The
geographical idiom ‘eastern Germany’ today refers to a wide range of issues. As
a region, it is part of Germany, and is situated at the heart of Europe. At the
same time it is still remembered in both East and West as having belonged to
the socialist East. It has been considered as opposed to the capitalist West,
from which point of view it belonged to the historically excluded part of
Europe. Furthermore, the region that once constituted a country in itself is
generally depicted as one of the most secular societies of Europe – after the
political Wende, no revival of traditional or “new” religiosity was registered,
as has been the case elsewhere.
However, the emergence of the secular in eastern Germany is very specific and linked to its main distinctive features – Protestantism on one hand and socialism on the other. Much has been written on religion in this region from a quantitative-sociological, historical or theological-institutional point of view, but little is known about actual practice today. This project will undertake the study of religion in eastern Germany from ethnographic perspectives.
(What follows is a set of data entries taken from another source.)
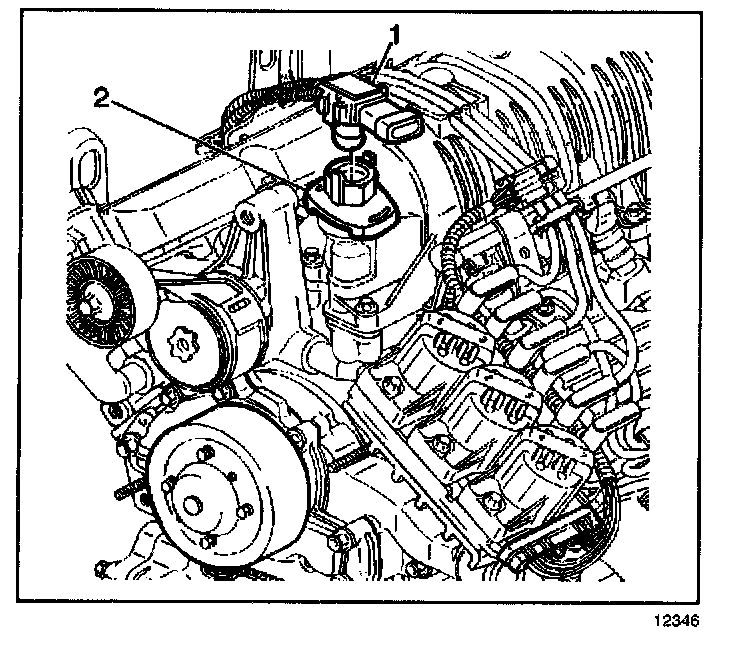 1
2
12346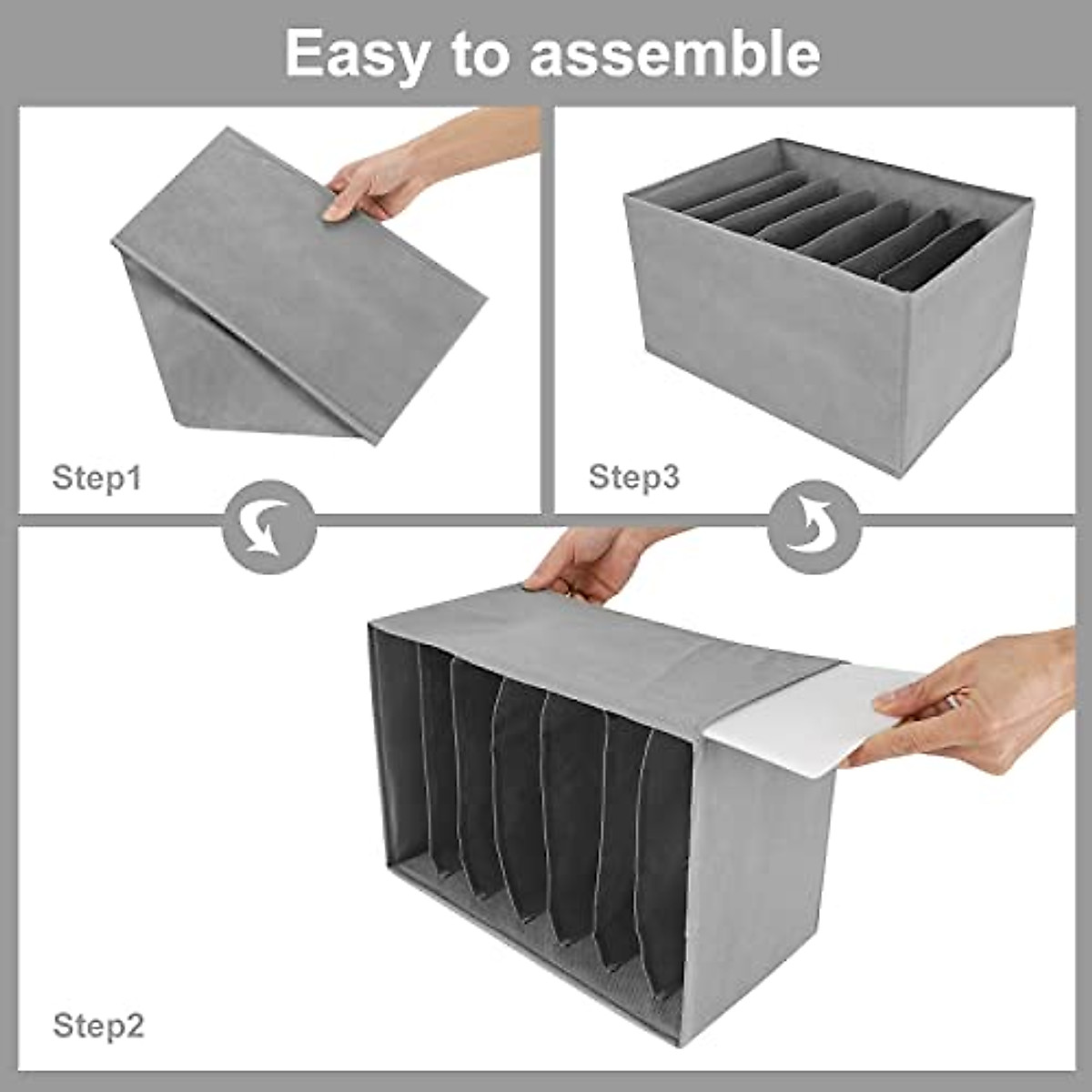 Easy to assemble

Step1

Step3

Step2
NARRATIVES OF SECULARIZATION
Both
the concepts of the secular and of secularisation have been subject to major
criticism in the past decades. Nevertheless, secularisation has remained the
dominant paradigm for studying and analysing religious change in eastern
Germany. At least three major scientific narratives of religious decline in
this particular region can be distinguished in this argument.
1. One narrative of secularisation stresses the governmental
policies of the past – the Nazi-Regime on one hand and on the other hand “real
existing communism”. From this perspective, in East Germany the atheist policy
of the communist regime was most successful.
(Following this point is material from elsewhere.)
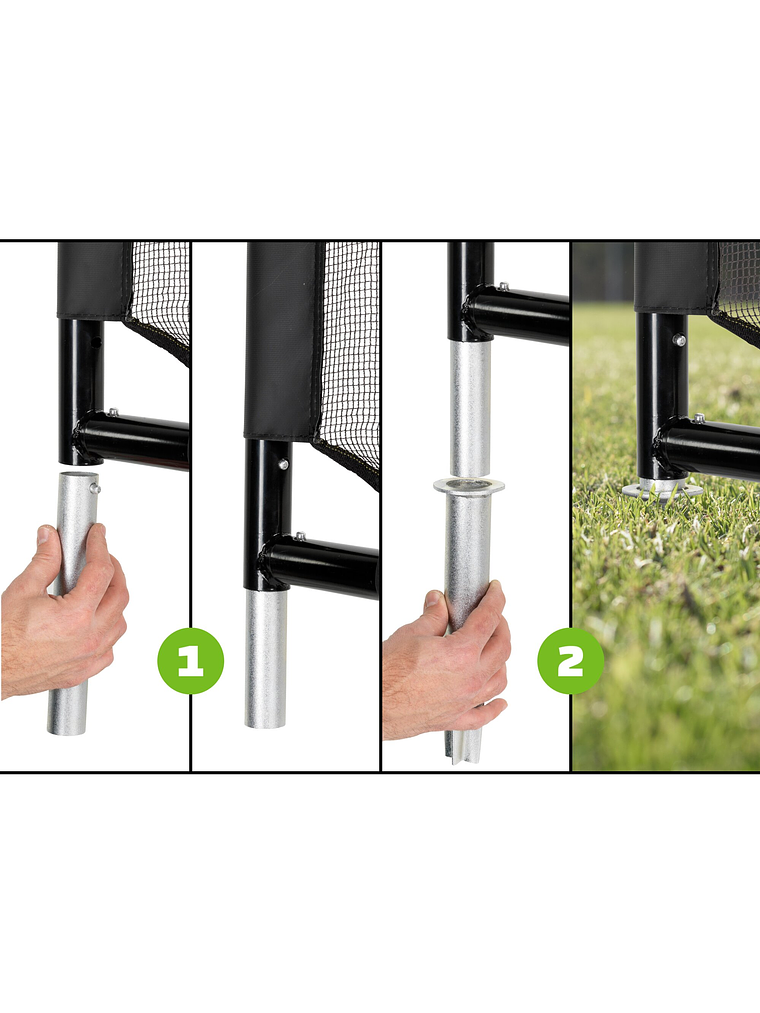 1

2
2. Functionalist-oriented narratives stress that in the GDR,
in particular in its final years, the churches were part of the opposition and
that after the fall of communism they could no longer play this role, resulting
in turn in the decline of religious participation.
3. A further narrative indicates that in eastern Germany
secularisation set in much earlier, well before the political divide into East
and West, that is, probably with the Enlightenment and that it was therefore
not only the result of communist policy. This long-term perspective follows a
Weberian approach to secularisation with its underlying assumption that the
more ‘modern’ a society is, the more ‘secular’ it will be.
Social
scientists observing the changes in church membership, church attendance and
beliefs and practices of a religious character in eastern Germany after the
Second World War have demonstrated that there is a general decline in religious
interest and involvement. During 40 years of socialism church membership
declined from about 90 to about 30 percent. Since the end of socialism there
has been no significant change in membership or attendance. While western
Germany has also been affected by secularisation processes, this tendency here
is much weaker and church membership is much higher, 84.4 percent in 1998. The
major change that took place in the Protestant and Catholic churches in eastern
Germany after Unification was probably a political one, that is, that they were
re-established as public bodies receiving public funding. Still, those persons
who are in some way engaged in religion or church life do so as a minority with
all the implications this involves (‘wider den Strom’). The secular is thus an
inevitable part of any research project on religion and its meanings and practices
in eastern Germany. It cannot be assumed that religion is the dominant source
of morality. The study of religion must necessarily be linked to considerations
of the legal and demographic status of religious communities and institutions.